Typically for Watts, he rigorously follows his premise to its logical conclusion; atypically, that conclusion isn't entirely bleak. But neither is it all sunshine and sparkles. We're offered a brutal portrait of street warfare on steroids, complete with "collateral damage" that matters, and an effective simulation of a gamer's point of view.
It’s a smart motherfucker. It sees through my best tricks. I wrap myself in my cloak of invisibility and somehow it knows just where to fire. I hide behind pillars and billboards and it lobs some kind of plasma grenade into its blind spots, coolly flushes its quarry instead of stomping down streets and alleyways in hot pursuit.
It turns into a game of tag. I can take maybe a hit or two from that acoustic death ray without bursting like a grape ...but I’m pretty sure that three blasts would lay me out and a fourth would kill me, assuming this monster didn’t just decide to squash me flat with one of those big clawed feet instead. And nothing I’ve got up my sleeve seems to do more than scratch the paint on its hood ornament. So I lob a sticky mine and fade back around the corner before I even see if I scored. I drop a proximity mine and dive through a manhole while three floors of office crumble to dust on the other side of the street. I start to see patterns: The pinger has a habit of strafing the air with high-frequency click bursts, especially when it can’t see me.
It’s echolocating. No wonder the damn cloak doesn’t work.
When the action slows, Alcatraz is revealed as a compelling and sympathetic character, and even the novel's secondary players read like sketches of real people, if only as seen through the narrator's eyes.
The novel's background, of failing states and predatory corporations, is an extreme but hardly implausible vision of the near future, an ugly, dangerous world with little hope for the weak and downtrodden (and maybe not much for the rich and powerful, either). Nevertheless, the book is sometimes very funny, as with the footnote below, a marketer's response to a proposed promotion of the battle armour's artificial intelligence system, "N2’s Semi-Autonomous NeuroTactical Augmentation AI" (SANTA).
Phil: Marketing has serious doubts about this acronym. Worried that irony might not appeal to target demographic. Suggest something less "edgy" — how about Semi-autonomous Enhanced Combat Ops: Neurointegration and Delivery (SECOND) instead? Might be less offensive to the Christian community as well, since as I understand it Santa is one of their prophets or something. — Tom :) PS: We might also have to lose that ho-ho-ho effect on boot-up.
Crysis: Legion includes too many battles and not enough footnotes for my tastes, but there is considerably more humour than the book's cover would lead you to expect, just as there is more character-development and world-building.
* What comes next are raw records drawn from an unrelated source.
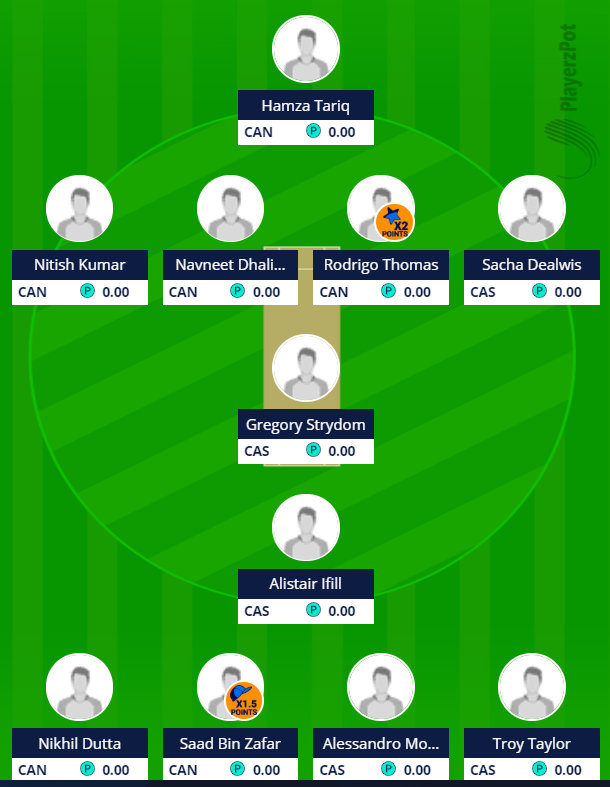 Americas Region T20 - CAN vs CAY Fantasy Team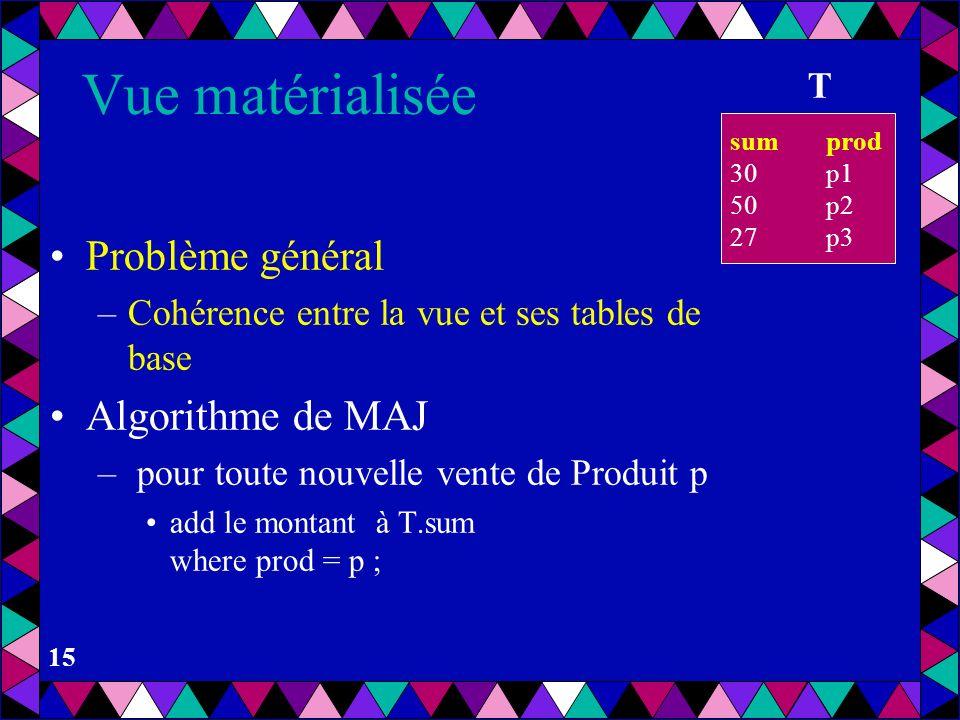 Vue matérialisée Problème général Algorithme de MAJ T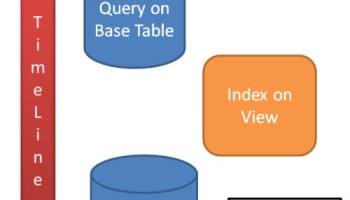 SQL SERVER - Difference Between Count and Count_Big queryindex
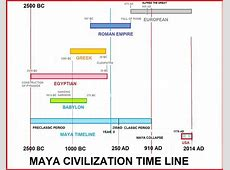 Just how advanced were the Maya?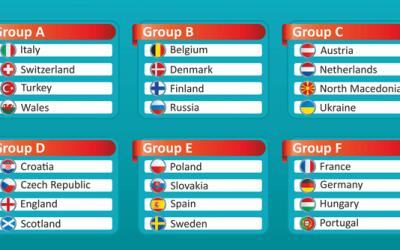 Euro 2020: Quem são os favoritos das Casas de Apostas?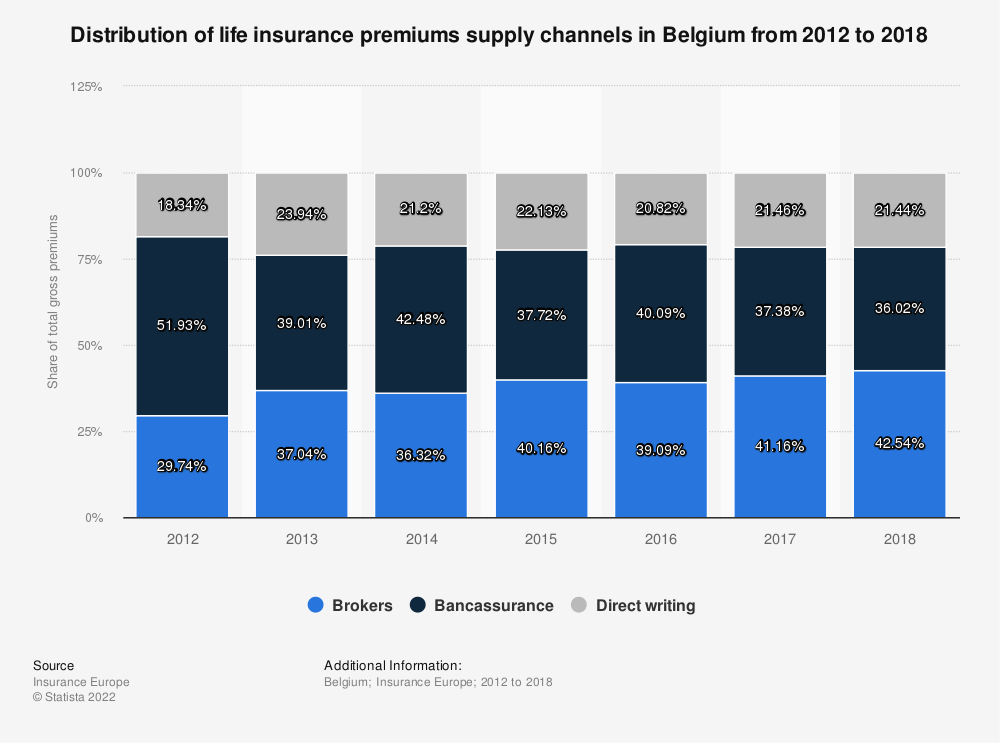 Statistic: Distribution of life insurance premiums supply channels in Belgium from 2012 to 2016 | Statista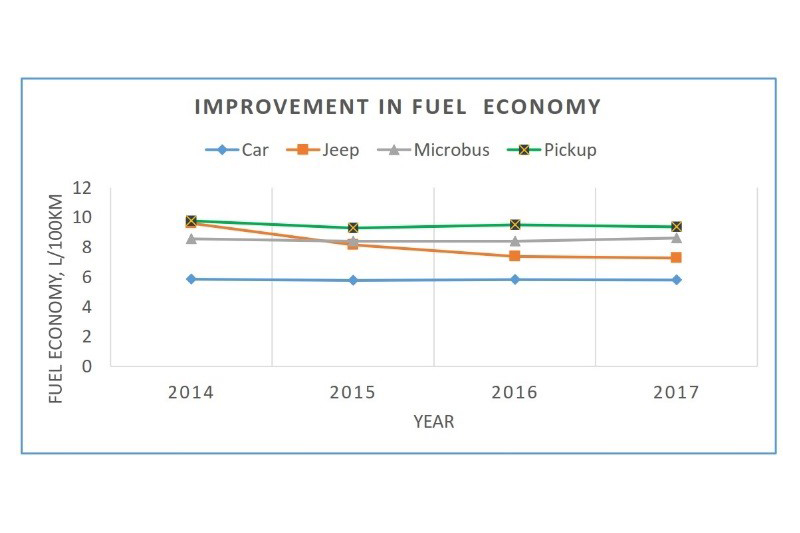 Fuel economy over time in Bangladesh for different vehicle types.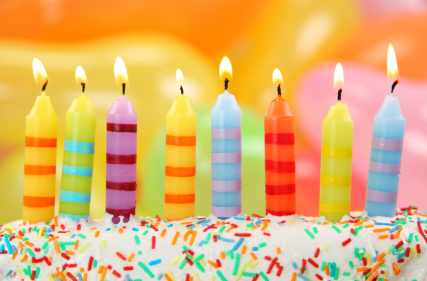 How to Create a Birthday Milestone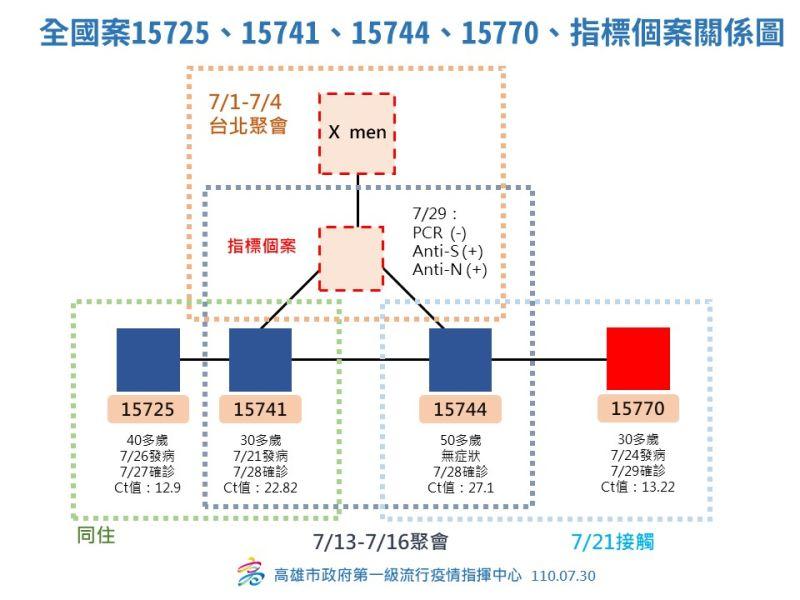 ▲案15725、15741、15744、15770與陽性指標個案關係圖。(高市府提供)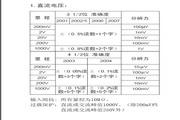优利德UT2003折叠数字万用表使用说明书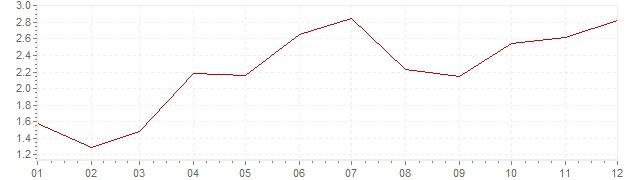 Graphik - harmonisierte Inflation Portugal 1998 (HVPI)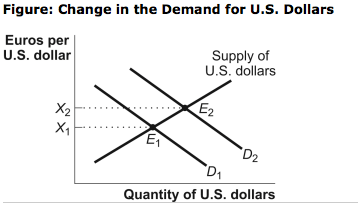 Solved: 1-) (Figure: International Capital Flows) Refer To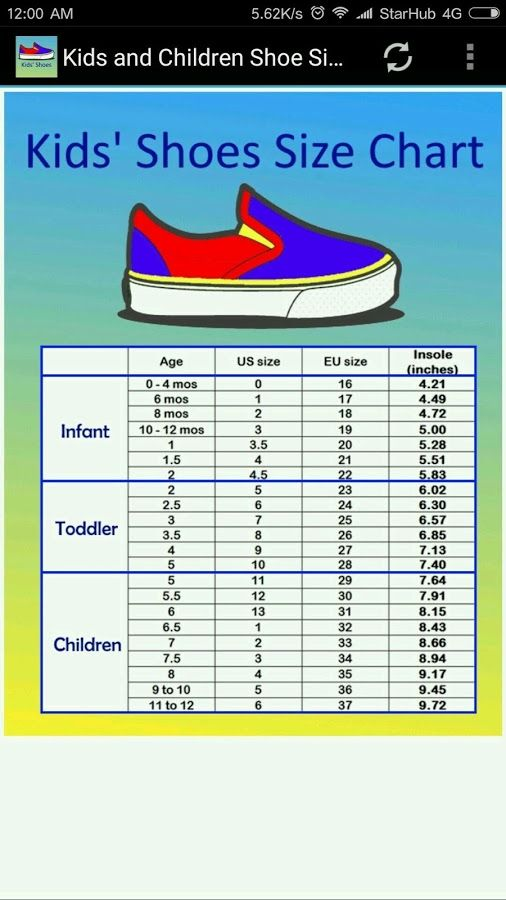 5c baby shoes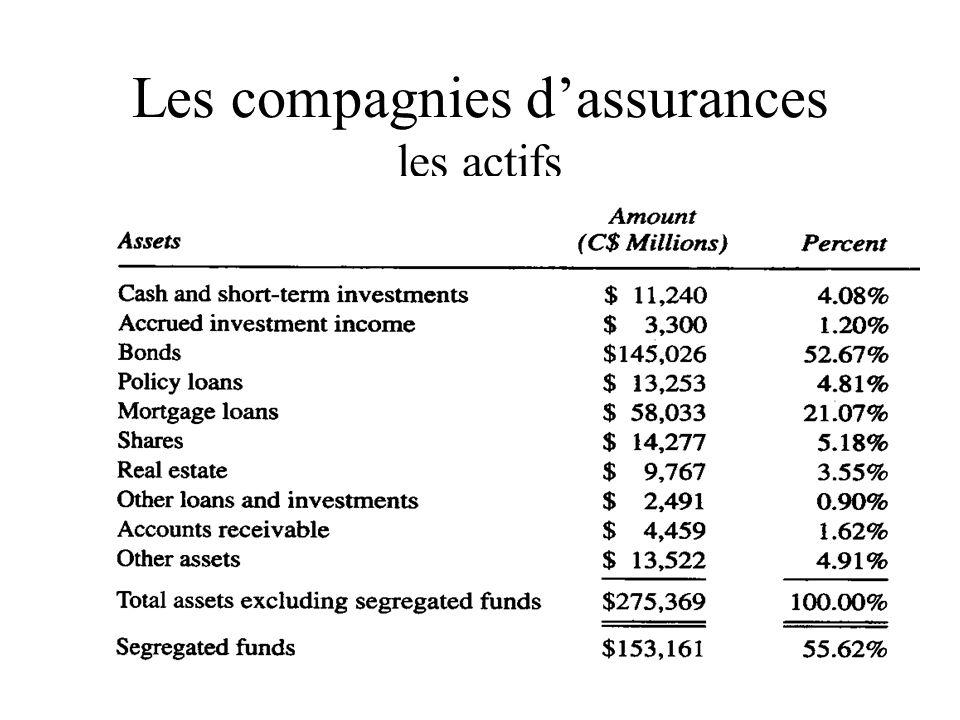Les compagnies d'assurances les actifs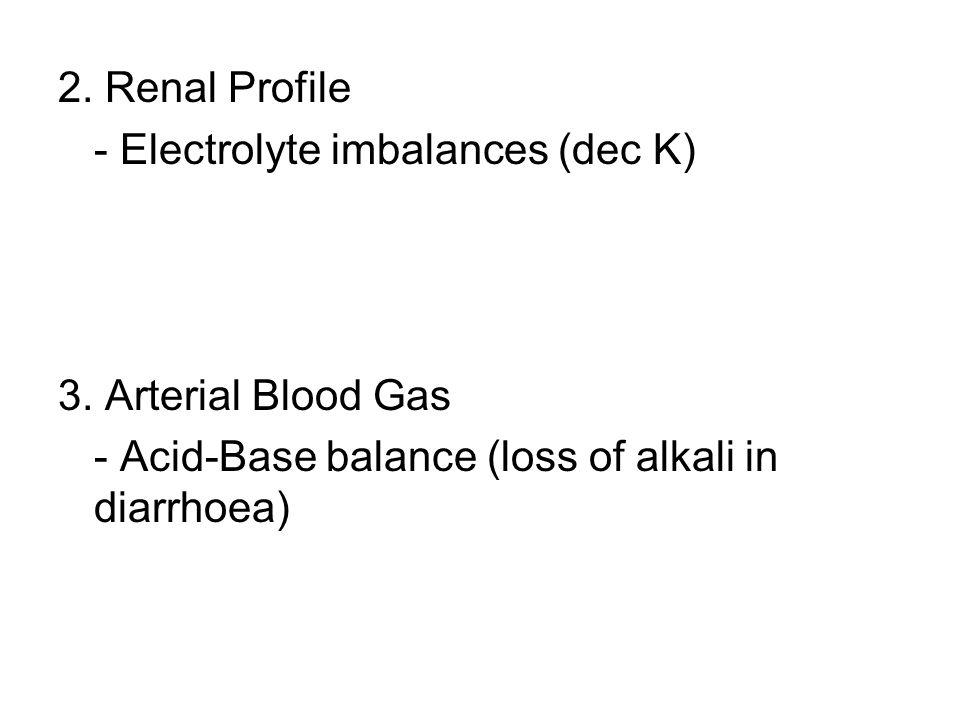 2. Renal Profile - Electrolyte imbalances (dec K) 3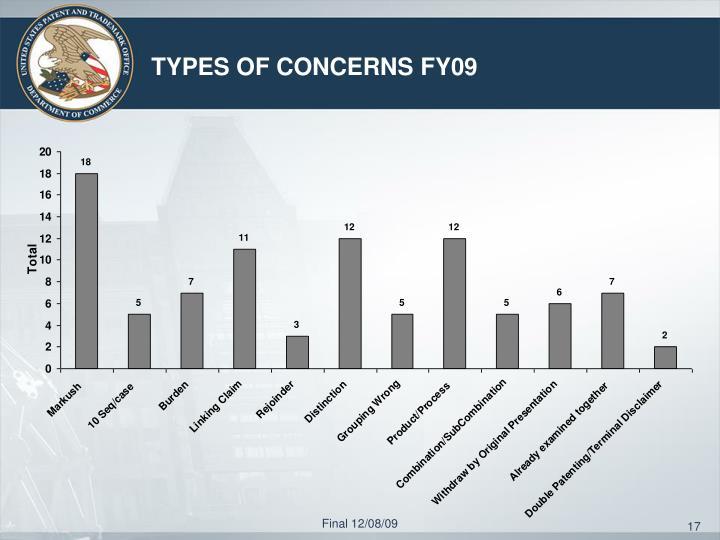 TYPES OF CONCERNS FY09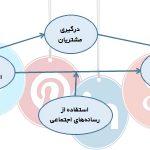 پرسشنامه مدیریت ارتباط با مشتری اجتماعی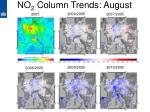no 2 column trends august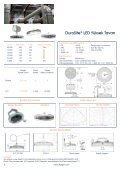 MDTFSHCATEUX001TUR_A_Dialight LED Lighting - Page 5
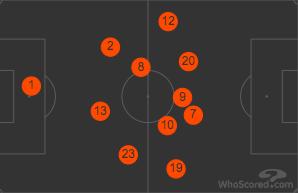 Sidibe Positioning vs Burnley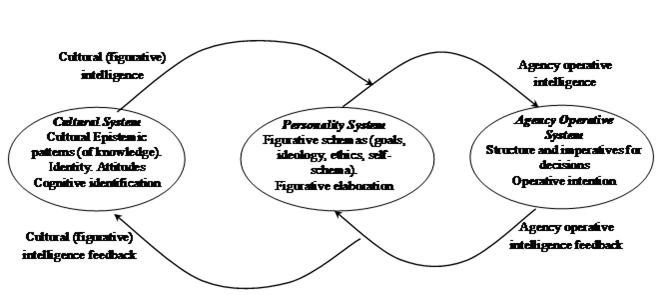 autonomous agency theory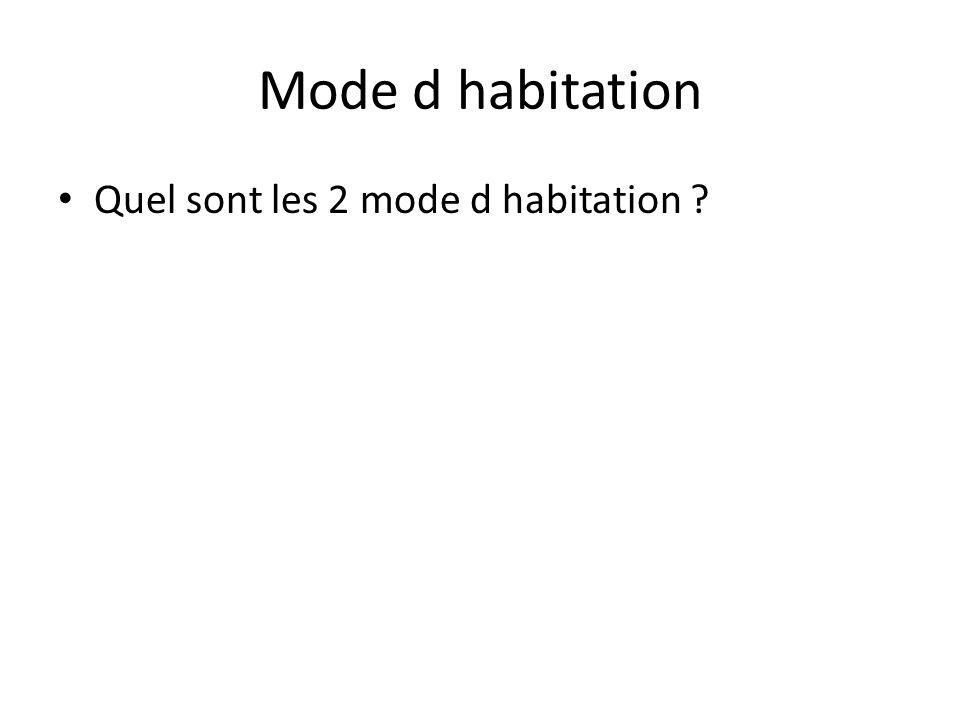 Mode d habitation Quel sont les 2 mode d habitation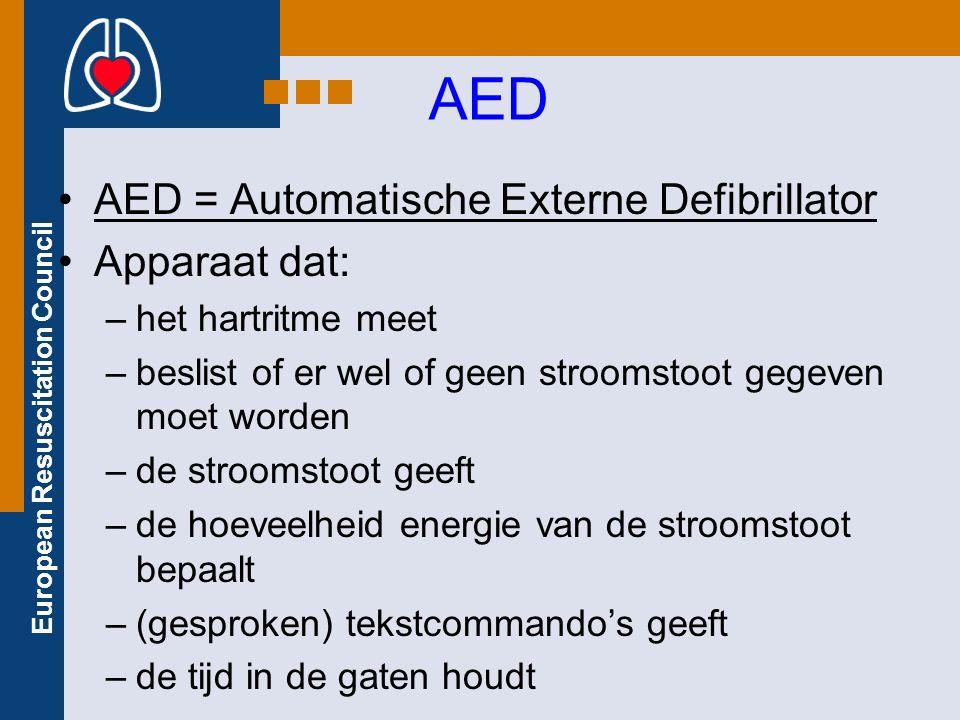 European Resuscitation Council AED AED = Automatische Externe Defibrillator Apparaat dat: –het hartritme meet –beslist of er wel of geen stroomstoot gegeven moet worden –de stroomstoot geeft –de hoeveelheid energie van de stroomstoot bepaalt –(gesproken) tekstcommando's geeft –de tijd in de gaten houdt
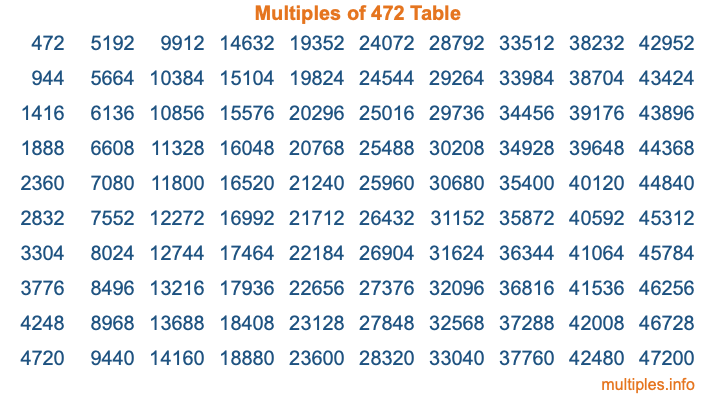 Multiples of 472 Table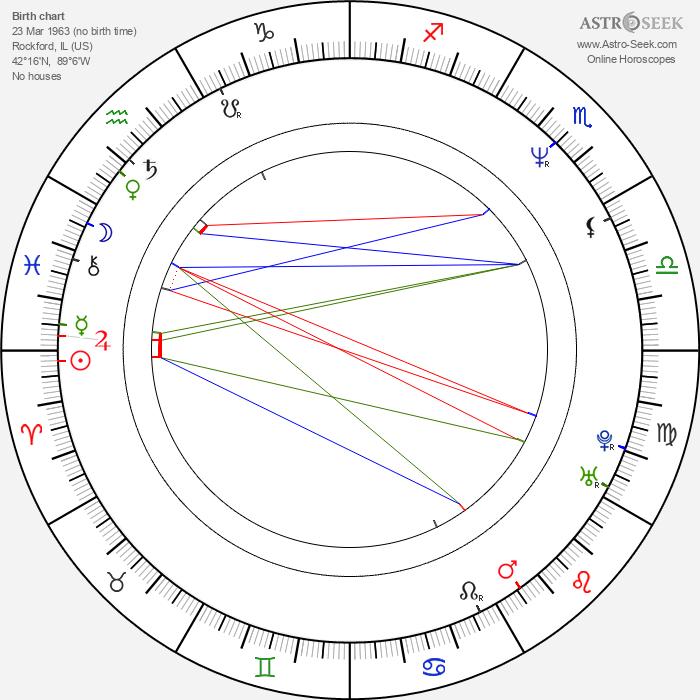 Rus Blackwell - Astrology Natal Birth Chart
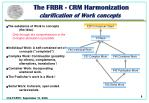 the frbr crm harmonization clarification of work concepts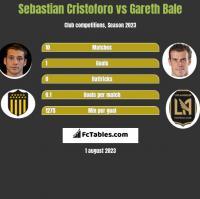 Sebastian Cristoforo vs Gareth Bale h2h player stats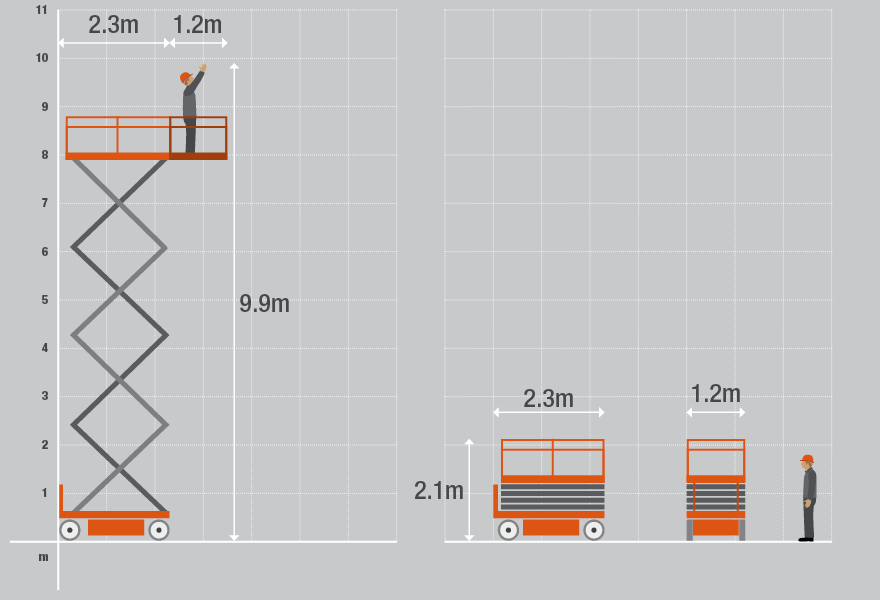 Technical specification for the 4626 Electric Scissor Lift from Bella Access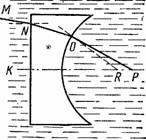 http://www.pseudology.org/science/perelman_yakov_zanimatelnaya_fizika_kniga_2_files/image140.jpg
As junk-food goes, Peter Watts has delivered a treat with all the fat and sugar you might want, but made from the healthiest possible organic ingredients.
Crysis: Legion is the work of an honest craftsman delivering a product that not only meets the minimum requirements, but far exceeds them.
For an adult it is a diverting Sunday read. But for that bright teenage boy whose experience with SF (or fiction at all) has been limited to comic books, video games, movies and television, it just might be a gateway drug to reading. Even if you're not interested in it for yourself, you might want to pick up a copy for him.